▶ _Given request_:
Please present all the records below as a numbered list with no blank lines, and leave the pictures out.

▶ _Stored entries_:
----------

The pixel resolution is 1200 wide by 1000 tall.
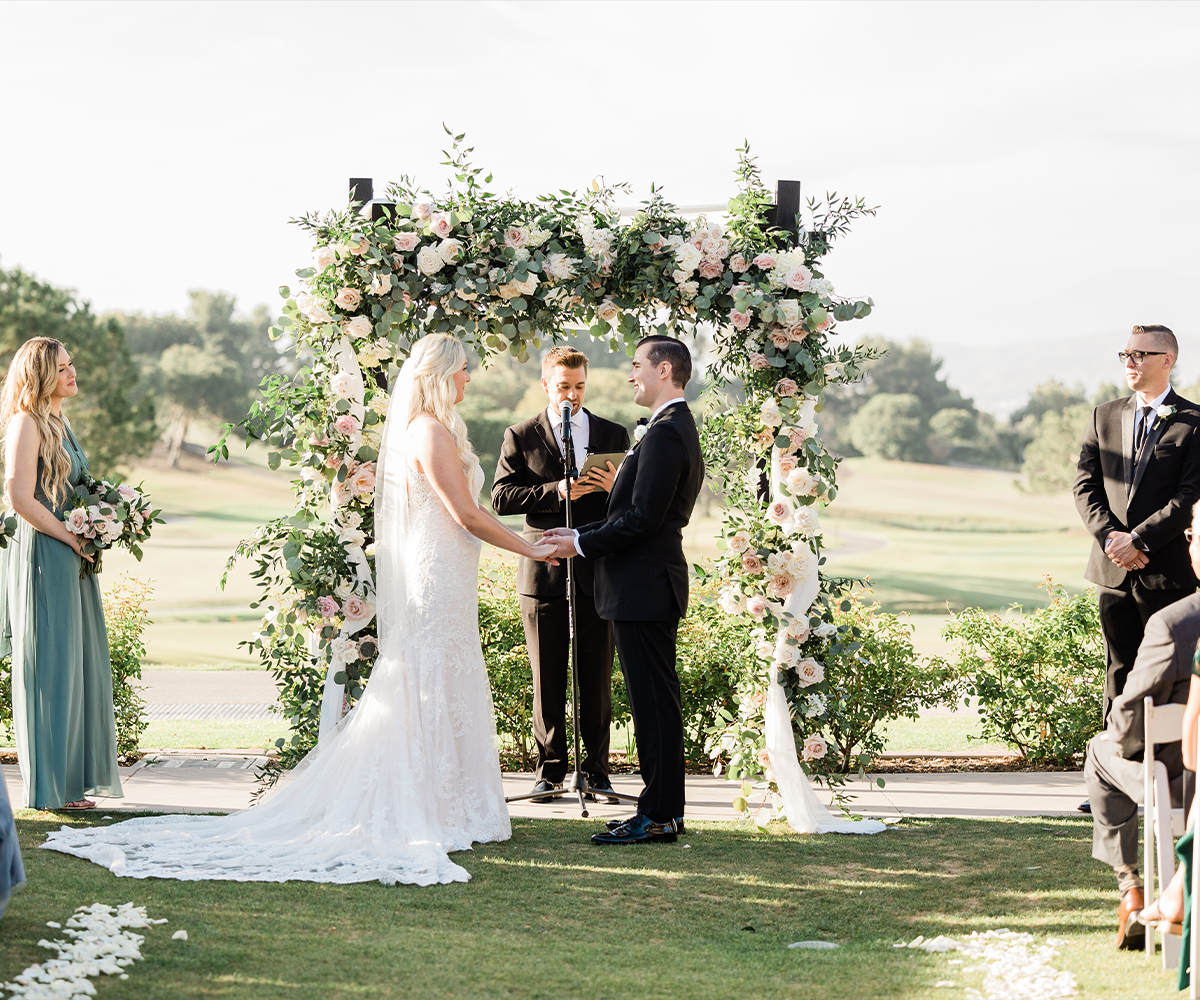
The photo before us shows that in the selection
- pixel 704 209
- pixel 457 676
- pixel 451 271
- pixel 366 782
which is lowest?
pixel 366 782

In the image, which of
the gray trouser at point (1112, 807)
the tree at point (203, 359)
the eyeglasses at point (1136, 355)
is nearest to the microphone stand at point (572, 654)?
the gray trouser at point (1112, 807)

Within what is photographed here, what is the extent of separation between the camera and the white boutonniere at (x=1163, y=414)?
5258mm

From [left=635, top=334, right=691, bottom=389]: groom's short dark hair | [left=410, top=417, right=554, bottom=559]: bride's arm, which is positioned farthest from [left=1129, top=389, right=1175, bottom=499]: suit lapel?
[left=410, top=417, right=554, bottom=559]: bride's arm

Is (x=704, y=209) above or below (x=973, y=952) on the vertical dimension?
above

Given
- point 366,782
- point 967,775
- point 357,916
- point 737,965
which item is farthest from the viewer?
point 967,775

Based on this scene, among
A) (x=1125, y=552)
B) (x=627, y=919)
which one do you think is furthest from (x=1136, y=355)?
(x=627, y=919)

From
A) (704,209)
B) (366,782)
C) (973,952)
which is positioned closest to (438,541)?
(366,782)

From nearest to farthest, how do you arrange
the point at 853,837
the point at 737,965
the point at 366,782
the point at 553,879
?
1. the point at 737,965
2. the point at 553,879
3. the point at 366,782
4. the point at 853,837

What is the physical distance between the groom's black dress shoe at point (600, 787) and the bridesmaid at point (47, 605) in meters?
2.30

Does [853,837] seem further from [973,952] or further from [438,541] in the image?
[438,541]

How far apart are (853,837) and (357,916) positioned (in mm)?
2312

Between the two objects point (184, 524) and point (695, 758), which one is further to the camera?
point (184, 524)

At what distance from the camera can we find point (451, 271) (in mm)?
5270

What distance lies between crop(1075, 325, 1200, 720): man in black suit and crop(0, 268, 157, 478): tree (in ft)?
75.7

----------

▶ _Solution_:
1. The pixel resolution is 1200 wide by 1000 tall.
2. The photo before us shows that in the selection
3. - pixel 704 209
4. - pixel 457 676
5. - pixel 451 271
6. - pixel 366 782
7. which is lowest?
8. pixel 366 782
9. In the image, which of
10. the gray trouser at point (1112, 807)
11. the tree at point (203, 359)
12. the eyeglasses at point (1136, 355)
13. is nearest to the microphone stand at point (572, 654)?
14. the gray trouser at point (1112, 807)
15. Within what is photographed here, what is the extent of separation between the camera and the white boutonniere at (x=1163, y=414)?
16. 5258mm
17. From [left=635, top=334, right=691, bottom=389]: groom's short dark hair | [left=410, top=417, right=554, bottom=559]: bride's arm, which is positioned farthest from [left=1129, top=389, right=1175, bottom=499]: suit lapel?
18. [left=410, top=417, right=554, bottom=559]: bride's arm
19. Is (x=704, y=209) above or below (x=973, y=952) on the vertical dimension?
20. above
21. Given
22. - point 366,782
23. - point 967,775
24. - point 357,916
25. - point 737,965
26. which item is farthest from the viewer?
27. point 967,775
28. Based on this scene, among
29. A) (x=1125, y=552)
30. B) (x=627, y=919)
31. which one do you think is furthest from (x=1136, y=355)?
32. (x=627, y=919)
33. From
34. A) (704,209)
35. B) (366,782)
36. C) (973,952)
37. which is positioned closest to (438,541)?
38. (366,782)
39. From nearest to farthest, how do you arrange
40. the point at 853,837
41. the point at 737,965
42. the point at 366,782
43. the point at 553,879
44. ?
45. 1. the point at 737,965
46. 2. the point at 553,879
47. 3. the point at 366,782
48. 4. the point at 853,837
49. What is the physical distance between the groom's black dress shoe at point (600, 787) and the bridesmaid at point (47, 605) in meters?
50. 2.30
51. Does [853,837] seem further from [973,952] or further from [438,541] in the image?
52. [438,541]
53. How far apart are (853,837) and (357,916) positioned (in mm)?
54. 2312
55. Between the two objects point (184, 524) and point (695, 758), which one is further to the camera?
56. point (184, 524)
57. At what distance from the camera can we find point (451, 271) (in mm)?
58. 5270
59. What distance lies between crop(1075, 325, 1200, 720): man in black suit and crop(0, 268, 157, 478): tree (in ft)?
60. 75.7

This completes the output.